What you will do
In the records that follow, the lines from the one containing "Errea Republic Men Collection" to the one containing "The Walking Dead", inclusive, are to be given again exactly.

Top of Listed entries

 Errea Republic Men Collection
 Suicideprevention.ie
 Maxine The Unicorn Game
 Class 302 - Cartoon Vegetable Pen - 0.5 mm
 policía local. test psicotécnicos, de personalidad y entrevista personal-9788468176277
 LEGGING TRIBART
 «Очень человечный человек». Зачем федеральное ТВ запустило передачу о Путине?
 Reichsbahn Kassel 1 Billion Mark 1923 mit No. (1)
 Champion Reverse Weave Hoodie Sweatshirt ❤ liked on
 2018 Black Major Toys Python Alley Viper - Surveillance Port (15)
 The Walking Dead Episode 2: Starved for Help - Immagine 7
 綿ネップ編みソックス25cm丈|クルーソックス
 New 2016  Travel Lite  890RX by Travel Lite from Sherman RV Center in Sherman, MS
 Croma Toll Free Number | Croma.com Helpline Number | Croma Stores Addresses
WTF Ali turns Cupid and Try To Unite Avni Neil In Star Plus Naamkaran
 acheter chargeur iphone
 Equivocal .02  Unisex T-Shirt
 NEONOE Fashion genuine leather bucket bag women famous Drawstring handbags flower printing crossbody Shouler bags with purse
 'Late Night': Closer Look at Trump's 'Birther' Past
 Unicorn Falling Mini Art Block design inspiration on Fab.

Bottom of Listed entries
Top of Listed entries

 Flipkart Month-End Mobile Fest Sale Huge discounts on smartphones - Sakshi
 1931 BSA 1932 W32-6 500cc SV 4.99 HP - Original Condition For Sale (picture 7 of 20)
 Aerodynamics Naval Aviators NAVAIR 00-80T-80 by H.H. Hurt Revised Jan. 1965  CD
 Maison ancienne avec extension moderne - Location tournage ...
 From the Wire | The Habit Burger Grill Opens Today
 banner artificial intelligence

Bottom of Listed entries
Top of Listed entries

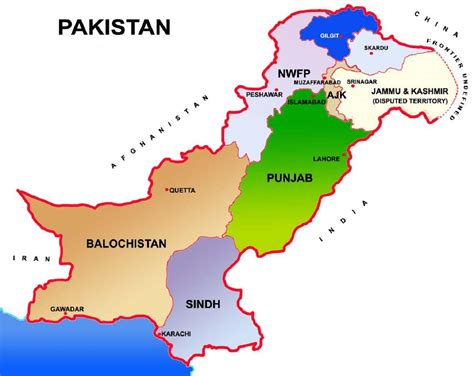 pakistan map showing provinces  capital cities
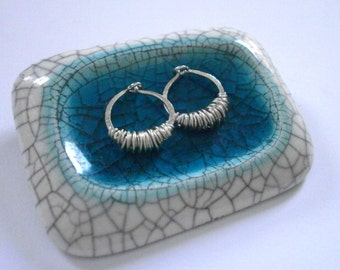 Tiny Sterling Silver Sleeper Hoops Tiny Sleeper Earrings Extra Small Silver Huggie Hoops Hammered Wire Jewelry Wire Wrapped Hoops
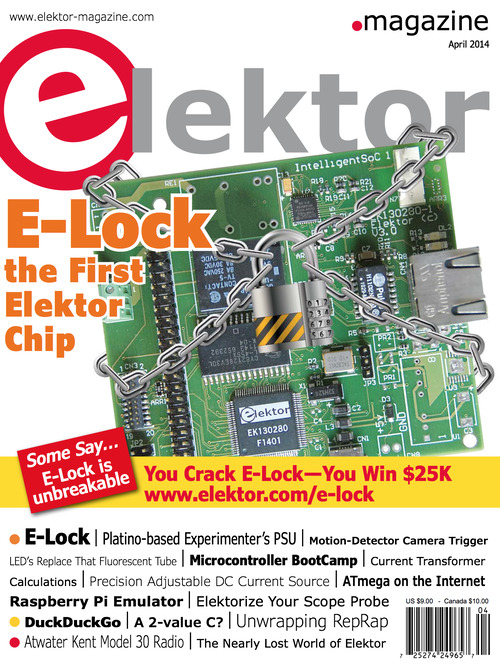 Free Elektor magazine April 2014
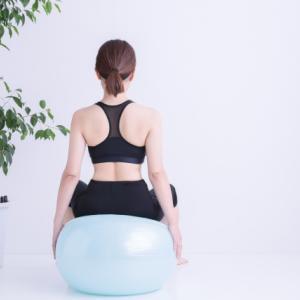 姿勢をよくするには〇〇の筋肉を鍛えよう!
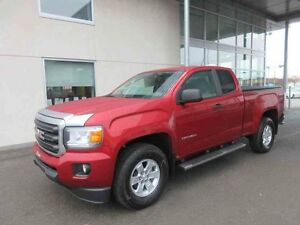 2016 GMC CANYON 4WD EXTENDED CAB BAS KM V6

Bottom of Listed entries

Task result
 Errea Republic Men Collection
 Suicideprevention.ie
 Maxine The Unicorn Game
 Class 302 - Cartoon Vegetable Pen - 0.5 mm
 policía local. test psicotécnicos, de personalidad y entrevista personal-9788468176277
 LEGGING TRIBART
 «Очень человечный человек». Зачем федеральное ТВ запустило передачу о Путине?
 Reichsbahn Kassel 1 Billion Mark 1923 mit No. (1)
 Champion Reverse Weave Hoodie Sweatshirt ❤ liked on
 2018 Black Major Toys Python Alley Viper - Surveillance Port (15)
 The Walking Dead Episode 2: Starved for Help - Immagine 7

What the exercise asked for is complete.